In Minnesota Employers Mutual Insurance Company v. Larson, 2007 WL 2688443 (S.D. Ill. 2007), the Court determined that policy language limiting coverage to situations where “the insured had no knowledge of facts which could reasonably support a claim at the effective date of this policy” required the application of a subjective standard.  Id. at *5 n. 4, *8-9.  The Court applied the subjective standard because the insurer referred to the insured’s “knowledge of facts.”  It distinguished the case from those applying an objective standard, in which cases the insurers referred to an insured’s “basis to believe” that a claim could be brought.  Id. at *8.  Notwithstanding the Court’s adoption of a subjective standard, it still denied coverage on the basis of the insured’s prior knowledge, even though the insured asserted he had no such knowledge. 

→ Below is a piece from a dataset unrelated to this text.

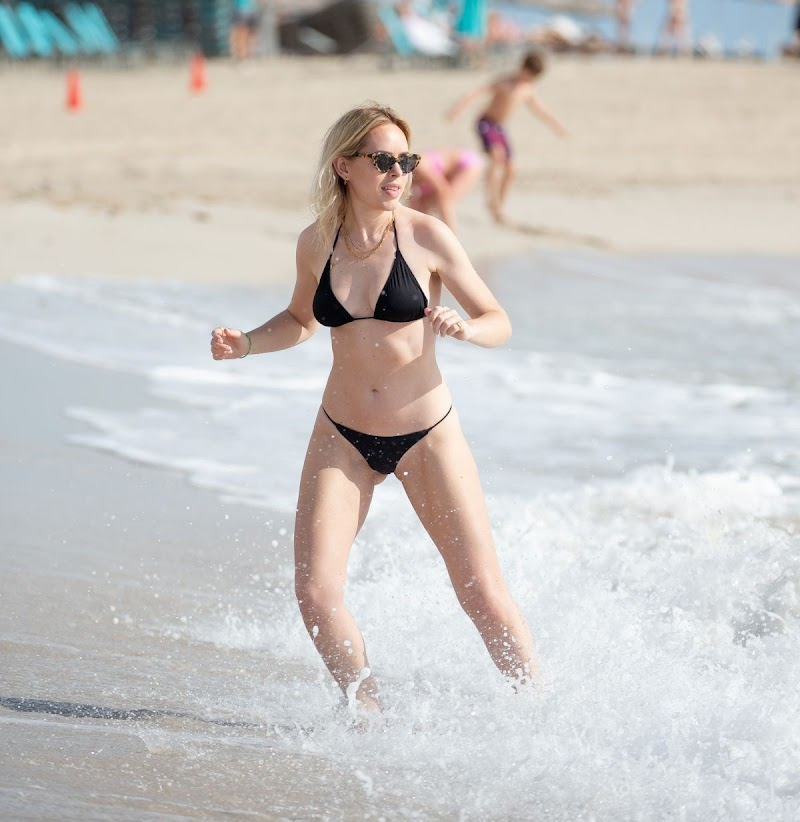Tanya Burr In bikini on the beach in Miami Mar -2020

In this case, the insured informed his client of problems with the matter he was handling for the client (including dismissals without prejudice of some defendants and the exclusion of an expert witness for failing to timely disclose him) and the client had a new lawyer look at the case.  Id. at *2.  The insured also instructed his secretary to make an extra copy of the file to possibly send to his insurance company.  Id.  The client continued with the insured (no other lawyer wanted the case) and accepted a $15,000 settlement offer. 

The insured argued that these circumstances negated any knowledge on his part that he would be sued by his client.  Id. at *9.  The court rejected this logic, stating that the insured knew of “facts that could reasonably support a claim” because he “knew that [the client] could file suit after the settlement agreement; that [the client] never threatened to do so, or that [the insured] assumed [the client] would not do so, is irrelevant.”  Id. at *9.  Still further, the court noted that the insured had not re-filed lawsuits against the dismissed defendants while he could have done so.  Id. at *10. 

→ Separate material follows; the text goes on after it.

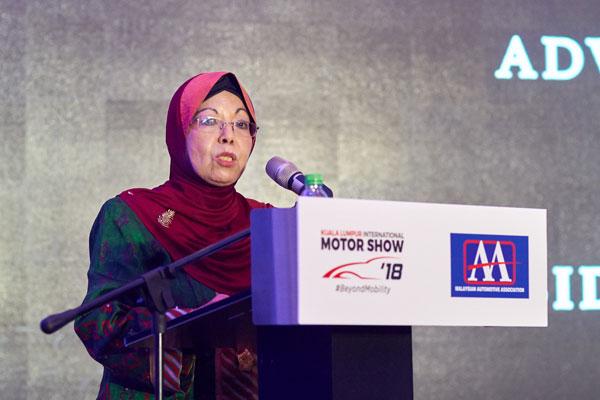"""艾莎:一连10天的""""2018年吉隆坡国际汽车展"""",预计可吸引35万人前来参观。"""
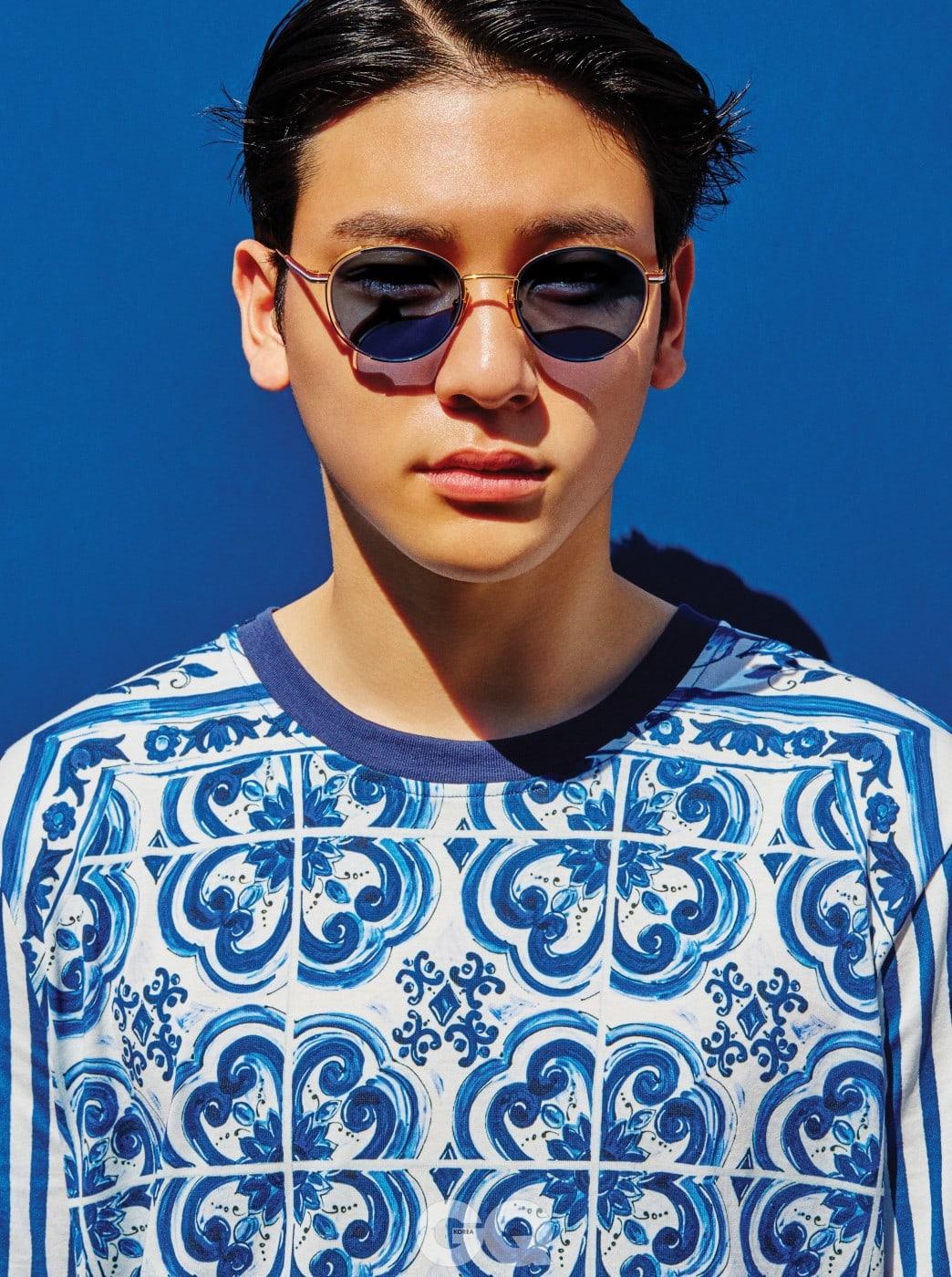 타일 무늬 티셔츠 57만원, 돌체&가바나. 선글라스 90만원대, 톰 브라운 by 나스 월드.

Notwithstanding that this case seems to reach the right result, the employment of a subjective standard, even in name only, is troubling precedent for later cases.  If insureds can convince courts to adopt a subjective standard, it is more likely that courts will make coverage determinations based on what is in the insured’s mind, a subject that is difficult to divine and even to challenge. 

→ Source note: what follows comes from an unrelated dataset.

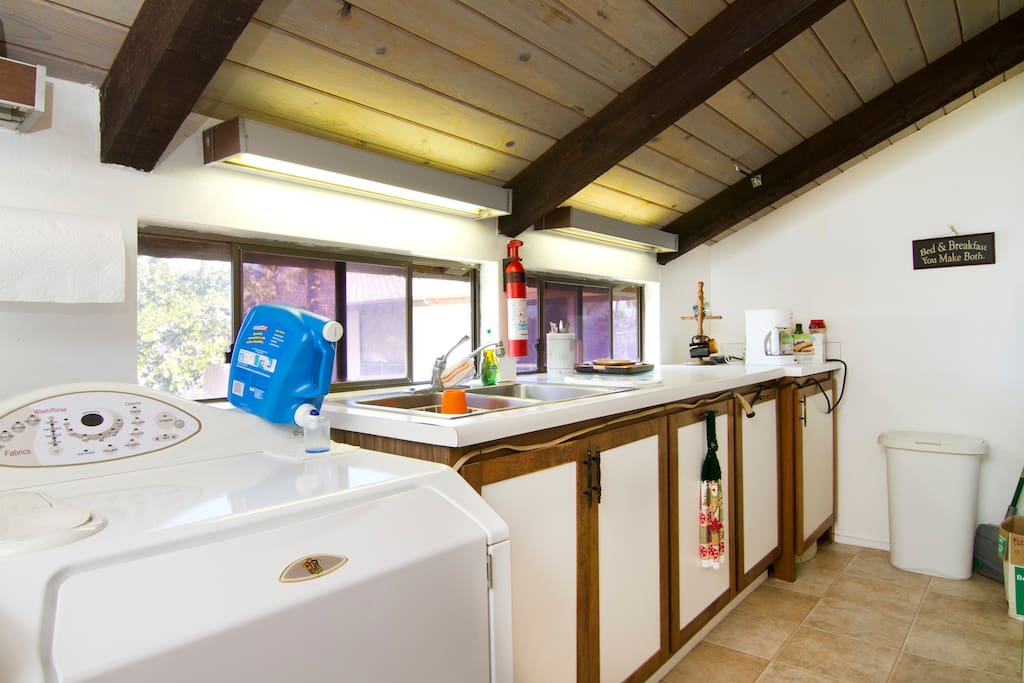 Shared kitchenette with washer & dryer, fridge, microwave, hotplate, coffee-maker & toaster oven.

An Objective Test That Is Really A Subjective Test

In a recent New York case, the Federal District Court employed an objective test, but then considered the factors commonly rejected by courts adopting this approach.  United National Insurance Co. v. Granoff, Walker & Forlenza, P.C., 598 F. Supp. 2d 540 (S.D.N.Y. 2009).  In that case, the firm represented the client in a failed real estate transaction.  The “potential of a malpractice action” was discussed with co-counsel after a court found against the client in litigation over the deal, and while an appeal was pending.  Id. at 544 & n. 3.  Before the appeal was decided against the client, the firm renewed its policy and answered “no” to the question “are attorneys in your firm aware …of any incidents that might reasonably be expected to lead to a claim…?”  Id. at 544.  Furthermore, the policy excluded all claims where the insured “could have reasonably foreseen that such WRONGFUL ACT might reasonably be expected to be the basis of a CLAIM.” 

The Court considered whether the insured or a “reasonable attorney in the [the insured’s] shoes could have reasonably foreseen a claim,” clearly articulating the objective test.  Id. at 547.  Nonetheless, the Court’s ruling that the insured did not forfeit coverage was based on the fact that an appeal was pending that could negate the claim, that the insured had solid defenses to any claim, and the client continued to use the firm in the litigation after the deal failed.  Id. at 547-548.  The Court interpreted the “prior knowledge” question as requiring a positive response “only as to matters that involve a clear breach of duty such as the failure comply with the statute of limitations, attorney neglect, criticism by the court or disciplinary proceedings, or explicit threats of litigation.”  Id. at 549. 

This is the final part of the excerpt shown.